Record excerpts START

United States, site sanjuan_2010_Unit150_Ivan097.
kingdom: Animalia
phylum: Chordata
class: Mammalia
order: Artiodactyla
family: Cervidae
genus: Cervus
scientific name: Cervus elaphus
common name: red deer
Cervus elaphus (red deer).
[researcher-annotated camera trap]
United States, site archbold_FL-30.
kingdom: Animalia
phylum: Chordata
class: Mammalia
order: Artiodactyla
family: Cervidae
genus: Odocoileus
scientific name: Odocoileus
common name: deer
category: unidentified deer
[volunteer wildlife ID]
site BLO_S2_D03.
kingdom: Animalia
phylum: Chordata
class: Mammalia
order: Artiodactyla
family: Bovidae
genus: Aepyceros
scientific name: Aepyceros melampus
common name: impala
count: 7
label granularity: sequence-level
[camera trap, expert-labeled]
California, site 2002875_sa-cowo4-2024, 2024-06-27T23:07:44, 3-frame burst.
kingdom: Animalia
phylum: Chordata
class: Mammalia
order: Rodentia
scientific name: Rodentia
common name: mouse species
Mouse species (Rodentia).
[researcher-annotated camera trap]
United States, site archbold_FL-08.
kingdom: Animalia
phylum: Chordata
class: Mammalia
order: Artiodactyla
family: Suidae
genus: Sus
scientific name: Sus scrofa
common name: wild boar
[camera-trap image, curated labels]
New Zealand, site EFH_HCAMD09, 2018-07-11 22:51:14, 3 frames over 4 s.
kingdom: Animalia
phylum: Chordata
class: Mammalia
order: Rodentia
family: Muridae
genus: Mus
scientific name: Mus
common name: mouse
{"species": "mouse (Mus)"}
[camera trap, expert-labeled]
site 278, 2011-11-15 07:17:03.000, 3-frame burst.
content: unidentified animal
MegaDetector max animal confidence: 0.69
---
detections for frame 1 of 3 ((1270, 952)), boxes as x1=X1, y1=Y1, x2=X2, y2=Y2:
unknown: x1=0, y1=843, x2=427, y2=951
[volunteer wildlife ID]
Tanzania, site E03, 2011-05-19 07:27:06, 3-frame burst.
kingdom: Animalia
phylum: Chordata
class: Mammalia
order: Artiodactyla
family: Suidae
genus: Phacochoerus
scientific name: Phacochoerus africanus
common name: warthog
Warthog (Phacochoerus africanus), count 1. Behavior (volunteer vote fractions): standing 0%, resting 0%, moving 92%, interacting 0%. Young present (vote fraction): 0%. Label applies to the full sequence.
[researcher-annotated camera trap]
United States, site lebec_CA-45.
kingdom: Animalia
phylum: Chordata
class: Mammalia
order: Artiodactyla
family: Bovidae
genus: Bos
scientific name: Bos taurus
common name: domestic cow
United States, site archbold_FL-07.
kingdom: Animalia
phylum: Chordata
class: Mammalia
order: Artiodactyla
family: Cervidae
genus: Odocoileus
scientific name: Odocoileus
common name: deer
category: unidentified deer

Record excerpts END

** What the task requires **
Nothing may be omitted; retype every record exactly.

** Result for this task **
United States, site sanjuan_2010_Unit150_Ivan097.
kingdom: Animalia
phylum: Chordata
class: Mammalia
order: Artiodactyla
family: Cervidae
genus: Cervus
scientific name: Cervus elaphus
common name: red deer
Cervus elaphus (red deer).
[researcher-annotated camera trap]
United States, site archbold_FL-30.
kingdom: Animalia
phylum: Chordata
class: Mammalia
order: Artiodactyla
family: Cervidae
genus: Odocoileus
scientific name: Odocoileus
common name: deer
category: unidentified deer
[volunteer wildlife ID]
site BLO_S2_D03.
kingdom: Animalia
phylum: Chordata
class: Mammalia
order: Artiodactyla
family: Bovidae
genus: Aepyceros
scientific name: Aepyceros melampus
common name: impala
count: 7
label granularity: sequence-level
[camera trap, expert-labeled]
California, site 2002875_sa-cowo4-2024, 2024-06-27T23:07:44, 3-frame burst.
kingdom: Animalia
phylum: Chordata
class: Mammalia
order: Rodentia
scientific name: Rodentia
common name: mouse species
Mouse species (Rodentia).
[researcher-annotated camera trap]
United States, site archbold_FL-08.
kingdom: Animalia
phylum: Chordata
class: Mammalia
order: Artiodactyla
family: Suidae
genus: Sus
scientific name: Sus scrofa
common name: wild boar
[camera-trap image, curated labels]
New Zealand, site EFH_HCAMD09, 2018-07-11 22:51:14, 3 frames over 4 s.
kingdom: Animalia
phylum: Chordata
class: Mammalia
order: Rodentia
family: Muridae
genus: Mus
scientific name: Mus
common name: mouse
{"species": "mouse (Mus)"}
[camera trap, expert-labeled]
site 278, 2011-11-15 07:17:03.000, 3-frame burst.
content: unidentified animal
MegaDetector max animal confidence: 0.69
---
detections for frame 1 of 3 ((1270, 952)), boxes as x1=X1, y1=Y1, x2=X2, y2=Y2:
unknown: x1=0, y1=843, x2=427, y2=951
[volunteer wildlife ID]
Tanzania, site E03, 2011-05-19 07:27:06, 3-frame burst.
kingdom: Animalia
phylum: Chordata
class: Mammalia
order: Artiodactyla
family: Suidae
genus: Phacochoerus
scientific name: Phacochoerus africanus
common name: warthog
Warthog (Phacochoerus africanus), count 1. Behavior (volunteer vote fractions): standing 0%, resting 0%, moving 92%, interacting 0%. Young present (vote fraction): 0%. Label applies to the full sequence.
[researcher-annotated camera trap]
United States, site lebec_CA-45.
kingdom: Animalia
phylum: Chordata
class: Mammalia
order: Artiodactyla
family: Bovidae
genus: Bos
scientific name: Bos taurus
common name: domestic cow
United States, site archbold_FL-07.
kingdom: Animalia
phylum: Chordata
class: Mammalia
order: Artiodactyla
family: Cervidae
genus: Odocoileus
scientific name: Odocoileus
common name: deer
category: unidentified deer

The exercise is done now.